Trump Batalkan Serangan ke Iran, Harga Minyak Dunia Anjlok 4 Persen ke Level Terendah Sejak April

Penulis: Ragil  •  Jumat, 12 Juni 2026 | 23:10:01 WIB
Presiden AS Donald Trump mengumumkan pembatalan serangan ke Iran yang memicu penurunan harga minyak dunia.

MALUKU — Klaim Trump itu langsung mengubah sentimen pasar energi yang sebelumnya berada dalam tekanan eskalasi konflik Timur Tengah. Dalam pernyataannya, Trump mengatakan prospek pakta damai sudah sangat dekat dan upacara penandatanganan bisa digelar di Eropa akhir pekan ini, yang rencananya dihadiri Wakil Presiden JD Vance. Namun, hingga saat ini Iran belum mengkonfirmasi akan menyetujui perjanjian tersebut.

Minyak Brent dan WTI Kompak Terjun Bebas

Minyak mentah Brent, patokan minyak global, turun 4,4 persen menjadi US$86,53 per barel. Angka itu merupakan posisi terendah sejak pertengahan April. Minyak mentah West Texas Intermediate (WTI), patokan AS, juga diperdagangkan 4,5 persen lebih rendah.

Penurunan harga minyak ini menjadi yang terdalam dalam beberapa pekan terakhir. Sebelumnya, pasar sempat memperhitungkan risiko gangguan pasokan jika konflik militer benar-benar terjadi. Pembatalan serangan oleh Trump secara tiba-tiba memicu aksi ambil untung besar-besaran.
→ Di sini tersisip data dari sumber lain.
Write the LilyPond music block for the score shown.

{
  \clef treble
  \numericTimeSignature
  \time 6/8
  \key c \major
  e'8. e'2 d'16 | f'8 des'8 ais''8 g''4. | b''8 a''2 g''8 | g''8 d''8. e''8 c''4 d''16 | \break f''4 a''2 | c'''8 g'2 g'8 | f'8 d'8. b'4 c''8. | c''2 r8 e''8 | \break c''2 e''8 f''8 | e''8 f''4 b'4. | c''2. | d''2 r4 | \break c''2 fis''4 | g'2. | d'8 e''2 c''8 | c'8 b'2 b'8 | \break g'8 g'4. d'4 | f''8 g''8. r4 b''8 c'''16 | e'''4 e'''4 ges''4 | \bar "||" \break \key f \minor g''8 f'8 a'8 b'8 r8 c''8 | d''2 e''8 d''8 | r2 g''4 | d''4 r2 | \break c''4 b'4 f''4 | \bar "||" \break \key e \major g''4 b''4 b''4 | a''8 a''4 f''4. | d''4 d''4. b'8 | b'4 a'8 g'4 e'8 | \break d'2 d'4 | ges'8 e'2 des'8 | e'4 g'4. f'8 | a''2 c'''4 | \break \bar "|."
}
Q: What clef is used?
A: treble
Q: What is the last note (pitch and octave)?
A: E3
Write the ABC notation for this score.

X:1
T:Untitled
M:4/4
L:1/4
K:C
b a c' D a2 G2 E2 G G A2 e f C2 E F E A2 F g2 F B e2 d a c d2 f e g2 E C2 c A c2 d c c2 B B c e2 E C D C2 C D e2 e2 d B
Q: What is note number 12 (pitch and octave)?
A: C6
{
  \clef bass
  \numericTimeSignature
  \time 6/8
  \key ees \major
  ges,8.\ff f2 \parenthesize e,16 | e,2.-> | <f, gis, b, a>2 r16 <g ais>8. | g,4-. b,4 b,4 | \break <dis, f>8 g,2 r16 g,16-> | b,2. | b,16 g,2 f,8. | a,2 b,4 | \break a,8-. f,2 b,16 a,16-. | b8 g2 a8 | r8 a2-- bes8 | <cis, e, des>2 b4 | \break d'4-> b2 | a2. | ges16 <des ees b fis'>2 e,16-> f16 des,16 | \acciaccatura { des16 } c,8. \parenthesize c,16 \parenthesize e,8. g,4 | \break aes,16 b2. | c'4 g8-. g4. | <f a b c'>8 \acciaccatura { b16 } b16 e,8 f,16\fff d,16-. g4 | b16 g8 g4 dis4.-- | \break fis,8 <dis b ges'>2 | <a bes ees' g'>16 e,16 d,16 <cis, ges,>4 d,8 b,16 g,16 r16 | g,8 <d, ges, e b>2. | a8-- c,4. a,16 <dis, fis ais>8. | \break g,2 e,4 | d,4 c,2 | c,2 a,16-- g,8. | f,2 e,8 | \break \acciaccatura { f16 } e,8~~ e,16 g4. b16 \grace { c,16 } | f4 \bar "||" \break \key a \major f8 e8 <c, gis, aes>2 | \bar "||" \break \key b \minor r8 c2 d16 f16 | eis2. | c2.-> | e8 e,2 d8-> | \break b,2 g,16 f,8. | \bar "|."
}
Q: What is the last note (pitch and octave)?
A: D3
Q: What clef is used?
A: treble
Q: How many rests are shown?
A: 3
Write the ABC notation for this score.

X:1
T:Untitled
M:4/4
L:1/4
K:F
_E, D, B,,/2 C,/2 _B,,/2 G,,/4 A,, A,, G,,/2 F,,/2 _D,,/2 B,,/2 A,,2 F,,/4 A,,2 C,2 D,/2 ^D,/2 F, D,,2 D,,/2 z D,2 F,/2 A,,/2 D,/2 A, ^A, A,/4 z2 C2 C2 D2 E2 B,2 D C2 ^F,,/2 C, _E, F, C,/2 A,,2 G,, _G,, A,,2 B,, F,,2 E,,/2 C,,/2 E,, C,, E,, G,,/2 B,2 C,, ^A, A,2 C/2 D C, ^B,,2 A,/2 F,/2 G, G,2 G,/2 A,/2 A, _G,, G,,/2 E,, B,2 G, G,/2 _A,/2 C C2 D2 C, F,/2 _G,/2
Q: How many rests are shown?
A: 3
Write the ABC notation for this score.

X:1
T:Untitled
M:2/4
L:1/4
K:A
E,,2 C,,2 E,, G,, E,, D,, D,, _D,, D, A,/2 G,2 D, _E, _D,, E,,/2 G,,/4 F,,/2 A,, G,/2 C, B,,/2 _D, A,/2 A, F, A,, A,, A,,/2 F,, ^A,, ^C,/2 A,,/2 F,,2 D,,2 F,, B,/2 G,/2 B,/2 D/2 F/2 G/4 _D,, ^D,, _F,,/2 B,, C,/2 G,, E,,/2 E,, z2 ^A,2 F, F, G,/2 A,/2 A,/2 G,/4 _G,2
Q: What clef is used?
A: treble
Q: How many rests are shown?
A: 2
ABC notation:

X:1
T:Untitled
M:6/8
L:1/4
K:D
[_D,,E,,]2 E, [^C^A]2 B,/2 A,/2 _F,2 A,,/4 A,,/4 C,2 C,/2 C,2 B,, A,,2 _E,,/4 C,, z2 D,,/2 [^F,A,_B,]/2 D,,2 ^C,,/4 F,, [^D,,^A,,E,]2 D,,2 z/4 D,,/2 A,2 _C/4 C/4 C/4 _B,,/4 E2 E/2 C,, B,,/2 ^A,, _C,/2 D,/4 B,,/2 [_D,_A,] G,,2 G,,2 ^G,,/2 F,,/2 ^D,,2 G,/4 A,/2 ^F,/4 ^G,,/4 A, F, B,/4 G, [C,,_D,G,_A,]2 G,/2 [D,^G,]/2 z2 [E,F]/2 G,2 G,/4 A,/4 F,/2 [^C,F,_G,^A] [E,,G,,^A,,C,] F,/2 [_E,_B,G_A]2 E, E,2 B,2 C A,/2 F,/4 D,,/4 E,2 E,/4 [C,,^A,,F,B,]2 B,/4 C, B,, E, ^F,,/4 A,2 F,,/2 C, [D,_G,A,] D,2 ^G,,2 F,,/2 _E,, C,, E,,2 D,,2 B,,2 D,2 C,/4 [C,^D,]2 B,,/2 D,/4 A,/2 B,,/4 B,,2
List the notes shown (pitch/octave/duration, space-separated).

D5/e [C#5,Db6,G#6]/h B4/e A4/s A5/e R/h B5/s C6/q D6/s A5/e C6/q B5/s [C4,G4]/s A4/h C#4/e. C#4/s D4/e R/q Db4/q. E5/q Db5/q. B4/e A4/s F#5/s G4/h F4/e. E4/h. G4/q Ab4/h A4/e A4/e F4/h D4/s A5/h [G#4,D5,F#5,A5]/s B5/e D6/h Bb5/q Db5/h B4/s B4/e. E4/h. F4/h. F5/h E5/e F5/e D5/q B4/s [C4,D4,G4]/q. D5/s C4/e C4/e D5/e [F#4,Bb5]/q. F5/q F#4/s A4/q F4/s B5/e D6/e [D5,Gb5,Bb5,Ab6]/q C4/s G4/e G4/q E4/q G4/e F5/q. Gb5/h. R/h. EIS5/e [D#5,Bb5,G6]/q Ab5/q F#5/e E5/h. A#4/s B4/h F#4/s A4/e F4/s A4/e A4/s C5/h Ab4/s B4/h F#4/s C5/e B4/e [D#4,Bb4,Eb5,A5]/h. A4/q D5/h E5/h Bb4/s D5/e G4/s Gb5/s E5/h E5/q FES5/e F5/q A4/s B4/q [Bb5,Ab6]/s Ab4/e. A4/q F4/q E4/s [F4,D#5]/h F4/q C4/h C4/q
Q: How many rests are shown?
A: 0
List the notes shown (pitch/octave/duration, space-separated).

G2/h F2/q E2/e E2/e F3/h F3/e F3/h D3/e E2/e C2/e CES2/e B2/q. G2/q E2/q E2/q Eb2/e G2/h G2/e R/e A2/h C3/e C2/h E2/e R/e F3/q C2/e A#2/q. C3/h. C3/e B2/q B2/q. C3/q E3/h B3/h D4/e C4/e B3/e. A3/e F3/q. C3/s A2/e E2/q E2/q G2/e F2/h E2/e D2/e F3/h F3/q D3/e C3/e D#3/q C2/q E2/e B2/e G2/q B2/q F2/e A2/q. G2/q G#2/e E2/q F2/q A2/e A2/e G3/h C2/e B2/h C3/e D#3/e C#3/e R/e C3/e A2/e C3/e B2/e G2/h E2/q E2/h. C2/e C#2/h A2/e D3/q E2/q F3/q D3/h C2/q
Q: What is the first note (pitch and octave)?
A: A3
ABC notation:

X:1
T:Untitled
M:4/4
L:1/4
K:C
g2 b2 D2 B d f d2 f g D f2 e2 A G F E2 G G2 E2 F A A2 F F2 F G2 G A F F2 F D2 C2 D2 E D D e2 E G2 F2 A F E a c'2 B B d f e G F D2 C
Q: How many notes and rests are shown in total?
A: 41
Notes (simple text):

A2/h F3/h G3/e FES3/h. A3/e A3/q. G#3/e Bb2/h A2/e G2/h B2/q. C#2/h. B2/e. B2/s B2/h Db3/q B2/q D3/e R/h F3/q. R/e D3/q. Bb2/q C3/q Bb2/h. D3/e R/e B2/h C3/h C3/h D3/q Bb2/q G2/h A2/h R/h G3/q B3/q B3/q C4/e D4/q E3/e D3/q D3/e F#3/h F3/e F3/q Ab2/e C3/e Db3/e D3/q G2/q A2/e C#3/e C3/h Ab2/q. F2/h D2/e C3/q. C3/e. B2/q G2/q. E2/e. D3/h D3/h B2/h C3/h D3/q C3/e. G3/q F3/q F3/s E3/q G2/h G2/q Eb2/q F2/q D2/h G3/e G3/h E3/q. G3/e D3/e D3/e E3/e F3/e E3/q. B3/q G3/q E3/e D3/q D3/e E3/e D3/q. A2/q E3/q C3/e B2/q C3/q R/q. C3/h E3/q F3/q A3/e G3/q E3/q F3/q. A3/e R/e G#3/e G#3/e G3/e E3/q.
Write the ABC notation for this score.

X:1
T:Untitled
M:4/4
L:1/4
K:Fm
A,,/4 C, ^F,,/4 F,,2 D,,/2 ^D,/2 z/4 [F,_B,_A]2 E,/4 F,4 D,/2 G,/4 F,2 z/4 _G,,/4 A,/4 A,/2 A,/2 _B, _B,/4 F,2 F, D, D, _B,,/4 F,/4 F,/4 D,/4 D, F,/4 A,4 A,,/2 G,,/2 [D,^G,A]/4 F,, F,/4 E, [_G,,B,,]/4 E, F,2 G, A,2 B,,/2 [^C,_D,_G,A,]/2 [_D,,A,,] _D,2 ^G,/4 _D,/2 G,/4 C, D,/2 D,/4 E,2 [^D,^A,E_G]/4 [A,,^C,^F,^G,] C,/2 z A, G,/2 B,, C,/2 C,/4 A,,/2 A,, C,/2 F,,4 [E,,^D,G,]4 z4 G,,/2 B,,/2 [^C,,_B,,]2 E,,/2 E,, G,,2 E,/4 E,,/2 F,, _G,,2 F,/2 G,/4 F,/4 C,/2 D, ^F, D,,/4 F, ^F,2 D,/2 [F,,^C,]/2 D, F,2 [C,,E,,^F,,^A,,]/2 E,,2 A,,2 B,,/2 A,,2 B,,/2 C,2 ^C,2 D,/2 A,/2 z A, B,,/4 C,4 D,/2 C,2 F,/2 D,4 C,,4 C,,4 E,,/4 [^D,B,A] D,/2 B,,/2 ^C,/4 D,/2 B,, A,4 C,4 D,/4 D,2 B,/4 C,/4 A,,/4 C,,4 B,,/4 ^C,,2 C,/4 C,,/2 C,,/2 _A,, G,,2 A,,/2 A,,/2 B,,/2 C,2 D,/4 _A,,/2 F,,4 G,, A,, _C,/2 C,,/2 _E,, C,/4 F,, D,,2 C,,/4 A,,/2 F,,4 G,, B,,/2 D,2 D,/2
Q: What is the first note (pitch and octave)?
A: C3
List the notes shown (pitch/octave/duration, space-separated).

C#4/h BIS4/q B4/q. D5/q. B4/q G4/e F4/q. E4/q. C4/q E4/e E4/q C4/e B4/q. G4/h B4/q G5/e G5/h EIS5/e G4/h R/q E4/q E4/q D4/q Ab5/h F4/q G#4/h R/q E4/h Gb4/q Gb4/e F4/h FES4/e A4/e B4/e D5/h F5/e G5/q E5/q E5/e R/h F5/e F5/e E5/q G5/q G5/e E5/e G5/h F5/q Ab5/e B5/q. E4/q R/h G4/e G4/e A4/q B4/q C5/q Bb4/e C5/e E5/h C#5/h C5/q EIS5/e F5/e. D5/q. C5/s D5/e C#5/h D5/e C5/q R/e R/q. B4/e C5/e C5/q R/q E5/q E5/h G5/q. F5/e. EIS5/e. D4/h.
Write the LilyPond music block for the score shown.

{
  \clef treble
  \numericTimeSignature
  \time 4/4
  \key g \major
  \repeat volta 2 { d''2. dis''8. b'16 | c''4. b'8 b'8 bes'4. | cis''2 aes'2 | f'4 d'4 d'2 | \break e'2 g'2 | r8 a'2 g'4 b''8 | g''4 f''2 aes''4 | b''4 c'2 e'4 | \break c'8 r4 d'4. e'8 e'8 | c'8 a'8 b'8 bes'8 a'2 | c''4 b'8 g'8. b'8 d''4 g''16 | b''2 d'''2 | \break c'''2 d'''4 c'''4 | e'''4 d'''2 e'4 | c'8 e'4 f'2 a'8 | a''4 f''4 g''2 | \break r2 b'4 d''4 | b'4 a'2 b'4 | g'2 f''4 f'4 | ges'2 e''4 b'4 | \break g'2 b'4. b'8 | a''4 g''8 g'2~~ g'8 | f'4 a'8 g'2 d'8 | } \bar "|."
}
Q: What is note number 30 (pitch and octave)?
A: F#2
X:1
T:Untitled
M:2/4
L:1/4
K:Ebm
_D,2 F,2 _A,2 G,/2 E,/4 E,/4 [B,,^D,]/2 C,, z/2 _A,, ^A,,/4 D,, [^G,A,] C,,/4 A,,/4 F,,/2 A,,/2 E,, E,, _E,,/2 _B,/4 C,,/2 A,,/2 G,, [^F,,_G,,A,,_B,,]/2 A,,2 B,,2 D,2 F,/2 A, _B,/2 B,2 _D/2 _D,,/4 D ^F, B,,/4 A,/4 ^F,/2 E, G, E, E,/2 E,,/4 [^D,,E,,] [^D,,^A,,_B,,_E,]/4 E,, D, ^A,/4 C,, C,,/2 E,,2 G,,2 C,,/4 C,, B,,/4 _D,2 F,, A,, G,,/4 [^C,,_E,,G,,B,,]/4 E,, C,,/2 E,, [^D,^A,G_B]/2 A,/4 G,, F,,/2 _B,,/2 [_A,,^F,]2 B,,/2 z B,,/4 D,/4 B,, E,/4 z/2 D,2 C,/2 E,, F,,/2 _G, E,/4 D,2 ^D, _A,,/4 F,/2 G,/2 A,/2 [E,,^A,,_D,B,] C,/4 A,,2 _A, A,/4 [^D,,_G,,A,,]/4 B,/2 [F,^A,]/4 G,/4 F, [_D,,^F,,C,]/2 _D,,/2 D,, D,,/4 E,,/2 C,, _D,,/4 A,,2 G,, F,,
Pasar Saham Global Menguat, KOSPI Pimpin Kenaikan

Koreksi harga minyak justru menjadi katalis positif bagi bursa saham global. Indeks-indeks utama di Eropa kompak naik lebih dari 1,5 persen, mengikuti penguatan yang terjadi lebih dulu di Asia. KOSPI Korea Selatan memimpin dengan lonjakan 8 persen, level tertinggi dalam beberapa bulan.

Kontrak berjangka Wall Street juga menunjukkan awal yang sedikit lebih kuat. Investor mengalihkan dana dari sektor komoditas energi ke sektor teknologi dan konsumer. Semua mata kini tertuju pada SpaceX milik Elon Musk yang akan mulai diperdagangkan setelah penawaran umum perdana yang memecahkan rekor.

Investor Masih Menunggu Konfirmasi Resmi dari Teheran

Meski euforia pasar terlihat jelas, sejumlah analis mengingatkan bahwa Trump telah berkali-kali mengutarakan prospek kesepakatan damai ini sebelumnya tanpa realisasi konkret. Iran belum memberikan pernyataan resmi terkait klaim presiden AS tersebut. Ketidakpastian masih menyelimuti apakah pakta itu benar-benar akan diteken atau sekadar retorika politik.

Pasar akan mencermati perkembangan diplomatik dalam beberapa hari ke depan. Jika kesepakatan batal atau Iran justru meningkatkan retorika, harga minyak berpotensi kembali melonjak. Sebaliknya, jika perjanjian benar-benar terwujud, tekanan harga minyak bisa berlanjut dalam jangka pendek.

Reporter: Ragil
Sumber: voi.id This article was automatically rewritten by AI based on the source above without altering the facts of the original article.